▶ **COMPITI DA SVOLGERE**
#1 Nel brano su Cioran, chi risponde con un mezzo sorriso "Si vede che non era abbastanza pessimista"?
#2 Secondo il brano su Cioran, perché chi scrive adopera il verbo "confessare"?
#3 Prosegui per favore il brano su Cioran a partire dall'ultima frase riportata.

▶ **BRANO DA LEGGERE**
··········

Alla scuola del morto, ovvero L'Anti-Cioran Alla scuola del morto, ovvero L'Anti-Cioran

Alla scuola del sottosuolo, ovvero L’Anti-Cioran

cioran criticaNon l’ho mai sopportato, non lo sopporterò mai. Meno ancora l’ho mai ritenuto un pensatore di riferimento, nemmeno quando ai miei vent’anni mi professavo pessimista e avevo l’allure dell’esistenzialista. «Si vede che non era abbastanza pessimista», mi disse con un mezzo sorriso Claudio Mutti – allora mio amico e in qualche modo mentore – quando confessai anche a lui questa mia insofferenza. Adopero il verbo confessare perché da qualche tempo a questa parte pare che Cioran sia diventato – invero non ha forse mai cessato di essere – il nume di molti intellettuali e di molte persone comuni che, bisognose d’una Weltanschauung, gli si buttano tra le braccia come naufraghi sulla scialuppa di salvataggio o, più pertinentemente, su qualche lacerto ligneo galleggiante.

··········

▶ **DATI FORNITI**
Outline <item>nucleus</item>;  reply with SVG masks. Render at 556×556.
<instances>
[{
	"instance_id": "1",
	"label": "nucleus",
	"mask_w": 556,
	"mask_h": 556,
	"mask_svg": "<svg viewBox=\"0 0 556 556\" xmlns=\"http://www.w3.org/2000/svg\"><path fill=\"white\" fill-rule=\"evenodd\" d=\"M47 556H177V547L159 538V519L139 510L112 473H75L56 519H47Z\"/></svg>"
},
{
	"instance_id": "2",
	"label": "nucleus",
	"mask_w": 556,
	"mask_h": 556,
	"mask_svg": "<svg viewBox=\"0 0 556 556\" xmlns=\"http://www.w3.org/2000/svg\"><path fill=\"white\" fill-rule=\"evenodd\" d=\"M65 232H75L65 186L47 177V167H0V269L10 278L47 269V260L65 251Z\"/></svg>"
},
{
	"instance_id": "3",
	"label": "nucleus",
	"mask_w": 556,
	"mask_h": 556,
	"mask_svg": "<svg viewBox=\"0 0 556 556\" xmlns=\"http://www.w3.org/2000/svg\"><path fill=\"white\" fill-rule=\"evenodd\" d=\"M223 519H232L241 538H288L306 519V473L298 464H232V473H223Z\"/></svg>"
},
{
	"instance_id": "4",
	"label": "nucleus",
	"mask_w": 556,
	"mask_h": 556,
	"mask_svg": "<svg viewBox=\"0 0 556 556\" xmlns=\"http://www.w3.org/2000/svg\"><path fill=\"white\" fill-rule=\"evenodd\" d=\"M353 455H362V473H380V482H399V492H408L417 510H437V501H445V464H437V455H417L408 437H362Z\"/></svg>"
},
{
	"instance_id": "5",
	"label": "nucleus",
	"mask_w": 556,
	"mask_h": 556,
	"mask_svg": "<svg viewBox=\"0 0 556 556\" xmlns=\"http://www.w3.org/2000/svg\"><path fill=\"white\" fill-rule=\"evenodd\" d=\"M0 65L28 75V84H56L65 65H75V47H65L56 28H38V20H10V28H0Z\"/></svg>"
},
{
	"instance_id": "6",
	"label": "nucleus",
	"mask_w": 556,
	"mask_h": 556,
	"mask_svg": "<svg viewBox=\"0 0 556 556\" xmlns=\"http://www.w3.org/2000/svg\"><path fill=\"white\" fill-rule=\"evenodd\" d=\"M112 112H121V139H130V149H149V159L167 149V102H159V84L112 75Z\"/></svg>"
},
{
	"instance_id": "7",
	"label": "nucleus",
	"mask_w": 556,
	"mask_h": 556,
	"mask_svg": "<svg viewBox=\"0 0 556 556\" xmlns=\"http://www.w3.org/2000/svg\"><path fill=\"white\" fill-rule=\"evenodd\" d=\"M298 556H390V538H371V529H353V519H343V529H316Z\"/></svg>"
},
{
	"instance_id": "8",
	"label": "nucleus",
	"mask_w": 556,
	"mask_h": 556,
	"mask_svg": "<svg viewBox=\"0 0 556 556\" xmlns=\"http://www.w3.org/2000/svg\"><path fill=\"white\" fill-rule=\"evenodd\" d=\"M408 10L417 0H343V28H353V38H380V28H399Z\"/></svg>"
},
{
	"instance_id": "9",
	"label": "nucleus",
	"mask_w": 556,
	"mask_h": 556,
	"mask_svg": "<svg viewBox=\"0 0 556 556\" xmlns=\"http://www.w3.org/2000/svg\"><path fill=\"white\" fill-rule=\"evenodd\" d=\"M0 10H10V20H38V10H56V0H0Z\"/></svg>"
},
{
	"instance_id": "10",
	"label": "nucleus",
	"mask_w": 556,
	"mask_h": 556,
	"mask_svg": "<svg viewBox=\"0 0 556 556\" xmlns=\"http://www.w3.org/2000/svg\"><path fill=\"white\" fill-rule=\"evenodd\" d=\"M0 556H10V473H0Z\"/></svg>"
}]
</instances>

··········

▶ **RISPOSTE PER COMPITO**
#1 Claudio Mutti, allora amico e in qualche modo mentore di chi scrive.

#2 Perché da qualche tempo Cioran pare essere diventato, o forse non ha mai cessato di essere, il nume di molti intellettuali e di molte persone comuni. Bisognosi di una Weltanschauung, questi gli si buttano tra le braccia come naufraghi su una scialuppa o su un lacerto ligneo galleggiante.

#3
All’inizio fu, come in molti casi, Adelphi: il demiurgico editore iniziò a stampare delle ottime traduzioni di Cioran e fu subito, o quasi, obbligatorio leggerlo. Poi ora, e siamo nel 2015, Adelphi non si cura più da circa dieci anni del pensatore romeno naturalizzato francese, ma in compenso è entrata in voga, silenziosa e infida, una sorta di Cioran-Renaissance, piuttosto maniacale. Testi inediti, lettere soprattutto, e un attaccamento che è invero segno dei tempi. Due sono le novità uscite in questi ultimi mesi che mi hanno spinto a buttar giù queste considerazioni: Tradire la propria lingua. Intervista con Philippe D. Dracodaidis (La scuola di Pitagora editrice, euro 4) e Ineffabile nostalgia. Lettere al fratello 1931-1985 (Archinto, euro 18). Inolte c’è la possibilità che un noto editore milanese traduca quest’anno un testo cioraniano “proibito”, Trasfigurazione della Romania. Insomma, un bel mazzetto di titoli, tutti a maggior gloria del pensoso esule.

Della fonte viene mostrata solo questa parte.